Les événements qui aboutirent à ce “duel dans le noir” étaient assez simples. Un soir, trois jeunes gens de Marshall étaient assis dans un coin tranquille du porche de l’hôtel de ville, en train de fumer et de discuter tels sujets de nature à intéresser trois jeunes gens bien élevés d’un village du Sud. Ils se nommaient King, Sancher et Rosser. Un quatrième personnage se trouvait assis à peu de distance, assez près pour entendre facilement, mais sans prendre part à la conversation. Les autres ne le connaissaient pas. Tout ce qu’ils savaient de lui c’est que, à son arrivée par la diligence au cours de l’après-midi, il s’était inscrit sur le registre de l’hôtel sous le nom de Robert Grossmith. On ne l’avait vu parler à personne, sauf à l’employé de l’hôtel. En vérité, il semblait se complaire singulièrement à sa propre compagnie, ou, pour employer les termes des rédacteurs du Progrès, « s’adonner grossièrement aux mauvaises fréquentations ». Il faut dire, pour rendre justice à cet inconnu, que les rédacteurs eux-mêmes avaient des tendances trop sociables pour juger avec impartialité un homme de tempérament différent, et que, par-dessus le marché, ils venaient d’essuyer une légère rebuffade dans leur tentative d’obtenir une “interview”.

— Je déteste toute sorte de difformité chez une femme, disait King, qu’elle soit naturelle ou acquise. J’ai pour théorie qu’un défaut physique, quel qu’il soit, a son défaut mental et moral correspondant.

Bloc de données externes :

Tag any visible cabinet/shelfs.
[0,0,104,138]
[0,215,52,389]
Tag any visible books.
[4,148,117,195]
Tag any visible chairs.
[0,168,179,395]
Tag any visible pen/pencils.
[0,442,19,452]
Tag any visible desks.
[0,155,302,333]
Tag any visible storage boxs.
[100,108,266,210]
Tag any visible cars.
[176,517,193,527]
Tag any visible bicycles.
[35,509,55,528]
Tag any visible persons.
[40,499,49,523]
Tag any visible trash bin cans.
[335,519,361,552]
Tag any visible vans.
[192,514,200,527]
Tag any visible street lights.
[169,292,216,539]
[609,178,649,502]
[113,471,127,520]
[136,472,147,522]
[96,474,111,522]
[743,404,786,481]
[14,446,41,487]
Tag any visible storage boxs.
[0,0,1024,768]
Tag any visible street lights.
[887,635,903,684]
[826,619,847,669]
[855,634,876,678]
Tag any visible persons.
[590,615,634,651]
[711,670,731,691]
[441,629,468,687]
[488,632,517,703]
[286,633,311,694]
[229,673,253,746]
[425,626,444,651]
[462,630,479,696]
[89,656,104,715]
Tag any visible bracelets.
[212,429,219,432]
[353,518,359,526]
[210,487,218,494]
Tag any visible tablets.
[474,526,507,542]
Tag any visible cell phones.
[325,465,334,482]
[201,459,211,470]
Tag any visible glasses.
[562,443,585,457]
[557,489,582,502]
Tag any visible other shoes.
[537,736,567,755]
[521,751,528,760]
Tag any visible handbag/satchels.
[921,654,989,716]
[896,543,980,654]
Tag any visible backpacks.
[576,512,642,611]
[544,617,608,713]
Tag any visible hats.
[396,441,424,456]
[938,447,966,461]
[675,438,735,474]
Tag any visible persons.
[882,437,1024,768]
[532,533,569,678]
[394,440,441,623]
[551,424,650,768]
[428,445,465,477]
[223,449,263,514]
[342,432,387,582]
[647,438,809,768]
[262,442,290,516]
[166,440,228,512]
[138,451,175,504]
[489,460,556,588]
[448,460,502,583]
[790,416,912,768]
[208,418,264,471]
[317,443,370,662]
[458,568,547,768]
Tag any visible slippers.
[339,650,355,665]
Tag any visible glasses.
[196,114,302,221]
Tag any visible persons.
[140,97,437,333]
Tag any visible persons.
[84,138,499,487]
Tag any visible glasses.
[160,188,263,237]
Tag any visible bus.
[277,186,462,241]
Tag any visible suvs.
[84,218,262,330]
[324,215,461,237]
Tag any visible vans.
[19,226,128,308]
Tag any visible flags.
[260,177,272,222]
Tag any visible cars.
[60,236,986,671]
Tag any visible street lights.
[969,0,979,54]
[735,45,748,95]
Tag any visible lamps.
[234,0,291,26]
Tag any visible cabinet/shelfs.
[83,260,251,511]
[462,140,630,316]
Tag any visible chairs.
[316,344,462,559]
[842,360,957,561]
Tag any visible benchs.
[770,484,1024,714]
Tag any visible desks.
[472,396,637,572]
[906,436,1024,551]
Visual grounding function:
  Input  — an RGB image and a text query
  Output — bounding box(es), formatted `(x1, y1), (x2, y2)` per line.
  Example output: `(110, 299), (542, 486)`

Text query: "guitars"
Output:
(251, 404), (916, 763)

— Je conclus donc, déclara Rosser gravement, que pour une dame qui n’aurait pas l’avantage de posséder un nez, s’efforcer de devenir Mme King serait une entreprise ardue.

— Bien sûr, vous pouvez présenter la chose sous ce jour ; mais, sérieusement, j’ai autrefois renoncé à une jeune fille absolument charmante, après avoir appris, tout à fait par hasard, qu’elle avait subi l’amputation d’un orteil. Ma conduite peut vous paraître brutale ; mais, si je l’avais épousée, j’aurais été très malheureux et je l’aurais rendue très malheureuse.

— Tandis que, dit Sancher, avec un léger rire, en épousant un galant homme de vues plus larges, elle s’est tirée d’affaire avec la gorge tranchée.

— Ah, vous savez à qui je fais allusion ! Oui, elle a épousé Manton, mais j’ignore tout de sa largeur d’esprit ; je me demande s’il ne lui a pas coupé la gorge simplement parce qu’il s’était aperçu qu’il lui manquait cette chose si précieuse chez une femme : le troisième orteil du pied droit.

— Regardez donc ce type ! dit Sancher à voix basse, les yeux fixés sur l’inconnu.

Ce personnage écoutait manifestement la conversation avec une attention extrême.

— Il est facile de s’en défaire, répliqua Rosser en se levant. Monsieur, poursuivit-il en s’adressant à l’étranger, je crois qu’il vaudrait mieux que vous transportiez votre chaise à l’autre bout de la véranda. De toute évidence, vous n’avez pas l’habitude de fréquenter des gens bien élevés.

L’homme se dressa d’un bond et s’avança à grands pas, les poings serrés, le visage blême de rage. Tous étaient maintenant debout.